When she was small, her nanny, Mrs. Ritchie, gave her chocolate pudding when she had skinned her knee, or got a cold, or had cried a long time after her parents left on one of their trips. What Camilla really wanted right now was Mrs. Ritchie, who had been smiley and soft and ready with an answer for everything, but Mrs. Ritchie had died when she was nine. Chocolate pudding would have to do.
~
Camilla decided to walk the three blocks to the l
ocal supermarket, which had the unlikely name of the Big Bear, although she knew that Jennifer would laugh at her for not driving. Jennifer got her exercise at an expensive gym where she could wear her shiny leotards and Wave got her exercise playing volleyball on the beach, and neither of them ever walked anywhere. This seemed to be a kind of religion with them. But Camilla liked to walk, and today she thought she would be safe practicing the unfashionable habit.
She had only been to a supermarket a few times in her life, and the bright lights and crowds and syrupy music made her head hurt. She walked down endless aisles displaying almost everything but chocolate pudding, as her cart, which seemed to have a mind of its own, kept rolling sideways and bumping into displays of toilet tissue and slow-moving elderly ladies. Finally she found the pudding aisle and took five boxes of the chocolate. She also picked up milk; a package of Oreos and some butter almond ice cream.
She felt quite proud, if exhausted, when she finally escaped the Big Bear, heavy paper grocery bag in her arms. A plastic one with handles would have been easier for walking, but when the boy bagging the groceries said “paper or plastic,” he grabbed for the paper with such vehemence that she knew he had to be one of those ecology people, so she took the bag to avoid upsetting him.
Now she rested the bag on a metal newspaper vending machine to better balance its weight and wondered if maybe she should have driven the car after all.
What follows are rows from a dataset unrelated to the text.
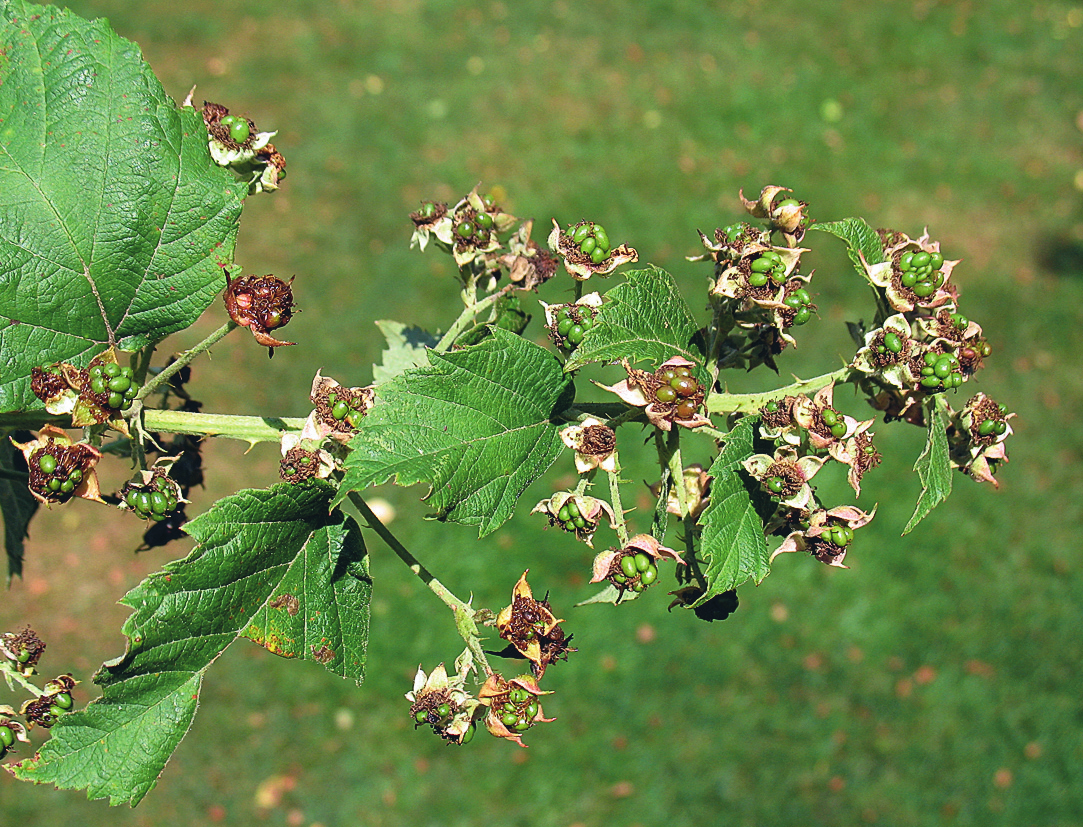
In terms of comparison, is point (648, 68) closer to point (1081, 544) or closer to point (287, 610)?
point (1081, 544)

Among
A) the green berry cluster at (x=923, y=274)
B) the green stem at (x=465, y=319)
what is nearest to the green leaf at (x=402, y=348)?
the green stem at (x=465, y=319)

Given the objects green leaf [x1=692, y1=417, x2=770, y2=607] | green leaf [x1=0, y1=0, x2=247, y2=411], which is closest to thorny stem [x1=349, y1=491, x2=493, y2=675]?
green leaf [x1=692, y1=417, x2=770, y2=607]

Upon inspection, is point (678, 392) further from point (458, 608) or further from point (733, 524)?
point (458, 608)

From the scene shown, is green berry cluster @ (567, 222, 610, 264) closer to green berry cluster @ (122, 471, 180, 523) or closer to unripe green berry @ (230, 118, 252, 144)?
unripe green berry @ (230, 118, 252, 144)

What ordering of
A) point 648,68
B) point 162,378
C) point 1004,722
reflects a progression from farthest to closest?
point 648,68 → point 1004,722 → point 162,378

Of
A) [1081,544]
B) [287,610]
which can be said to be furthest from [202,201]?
[1081,544]

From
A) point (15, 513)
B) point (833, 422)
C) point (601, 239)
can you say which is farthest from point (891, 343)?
point (15, 513)

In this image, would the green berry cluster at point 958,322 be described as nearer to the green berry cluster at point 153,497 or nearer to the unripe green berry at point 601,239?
the unripe green berry at point 601,239
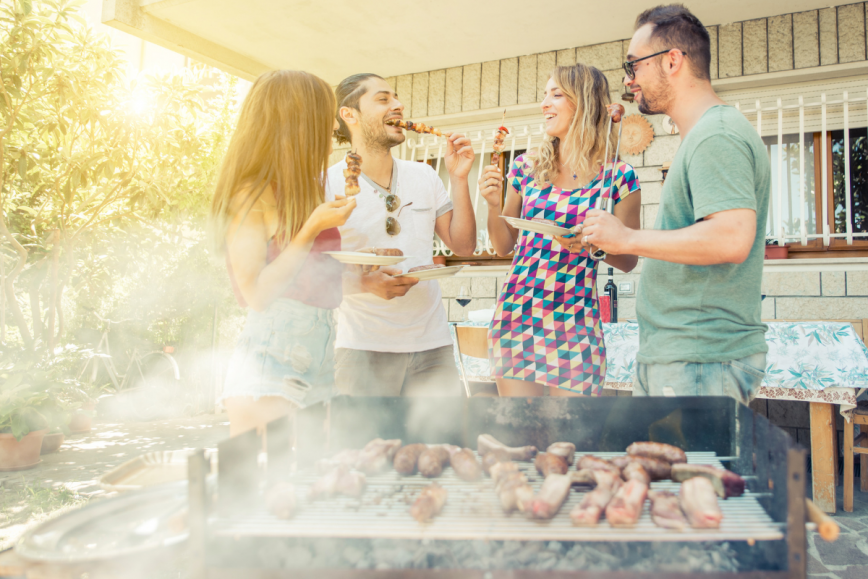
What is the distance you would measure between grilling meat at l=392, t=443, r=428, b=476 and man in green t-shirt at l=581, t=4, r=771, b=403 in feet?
2.46

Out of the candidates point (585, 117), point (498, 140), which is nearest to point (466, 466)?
point (585, 117)

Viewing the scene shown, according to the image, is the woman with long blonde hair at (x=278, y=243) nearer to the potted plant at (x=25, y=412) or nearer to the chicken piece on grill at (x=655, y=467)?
the chicken piece on grill at (x=655, y=467)

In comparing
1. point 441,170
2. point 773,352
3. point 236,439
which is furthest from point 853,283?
point 236,439

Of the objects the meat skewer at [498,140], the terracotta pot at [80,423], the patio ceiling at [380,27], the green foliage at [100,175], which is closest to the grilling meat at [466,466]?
the meat skewer at [498,140]

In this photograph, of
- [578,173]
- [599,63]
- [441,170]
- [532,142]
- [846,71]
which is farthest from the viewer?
[441,170]

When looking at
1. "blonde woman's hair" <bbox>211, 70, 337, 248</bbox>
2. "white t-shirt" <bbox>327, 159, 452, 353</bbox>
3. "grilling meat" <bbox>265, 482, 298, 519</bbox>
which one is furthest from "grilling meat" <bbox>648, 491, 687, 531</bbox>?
"white t-shirt" <bbox>327, 159, 452, 353</bbox>

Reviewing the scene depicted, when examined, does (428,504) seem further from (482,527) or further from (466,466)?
(466,466)

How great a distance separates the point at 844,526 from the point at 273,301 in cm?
333

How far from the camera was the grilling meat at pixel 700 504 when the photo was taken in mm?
913

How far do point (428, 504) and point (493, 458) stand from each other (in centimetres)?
32

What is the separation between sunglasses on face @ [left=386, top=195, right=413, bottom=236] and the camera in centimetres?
230

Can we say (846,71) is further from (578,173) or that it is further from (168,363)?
(168,363)

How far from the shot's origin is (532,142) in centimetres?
560

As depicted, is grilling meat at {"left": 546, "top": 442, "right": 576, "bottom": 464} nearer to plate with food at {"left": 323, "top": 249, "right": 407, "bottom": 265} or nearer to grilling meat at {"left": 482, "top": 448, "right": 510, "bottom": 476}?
grilling meat at {"left": 482, "top": 448, "right": 510, "bottom": 476}
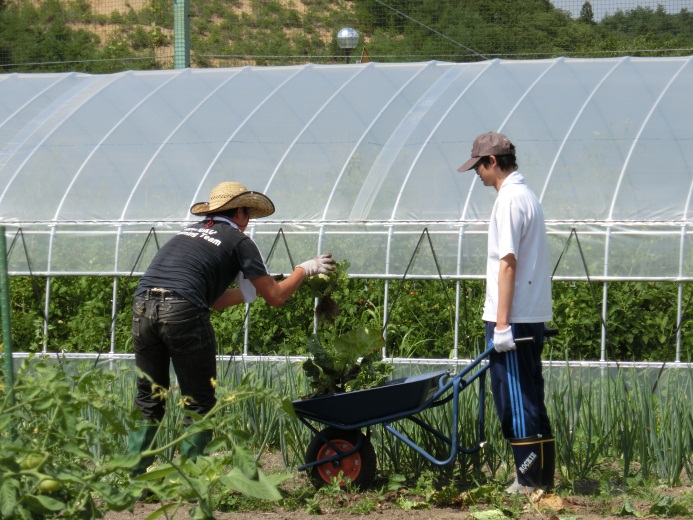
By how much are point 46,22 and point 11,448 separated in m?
25.8

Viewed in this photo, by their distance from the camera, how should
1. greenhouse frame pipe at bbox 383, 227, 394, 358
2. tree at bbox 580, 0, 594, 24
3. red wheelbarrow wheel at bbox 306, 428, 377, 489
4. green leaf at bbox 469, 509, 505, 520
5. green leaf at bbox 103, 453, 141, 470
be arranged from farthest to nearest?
1. tree at bbox 580, 0, 594, 24
2. greenhouse frame pipe at bbox 383, 227, 394, 358
3. red wheelbarrow wheel at bbox 306, 428, 377, 489
4. green leaf at bbox 469, 509, 505, 520
5. green leaf at bbox 103, 453, 141, 470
As she picked up the bag again, she caught sight of a picture on the front of the evening newspaper. It was a photograph of Jon-Don Parker. Over the picture was the headline, “TV SEX SYMBOL FOUND DEAD IN BEVERLY HILLS HOME”.
She put a quarter in the machine with shaking fingers.
The paper said that Jon-Don Parker’s body had been found by his cleaning woman at 9:00 AM and that the police said his death was probably due to an overdose of heroin and cocaine—see TV SEX on page six, section (A).
She folded the paper quickly and stuck it into the grocery bag as she tried to ignore the roaring in her head. She hoped Wave and Jennifer would be back by the time she got home. She didn’t want to be alone any more.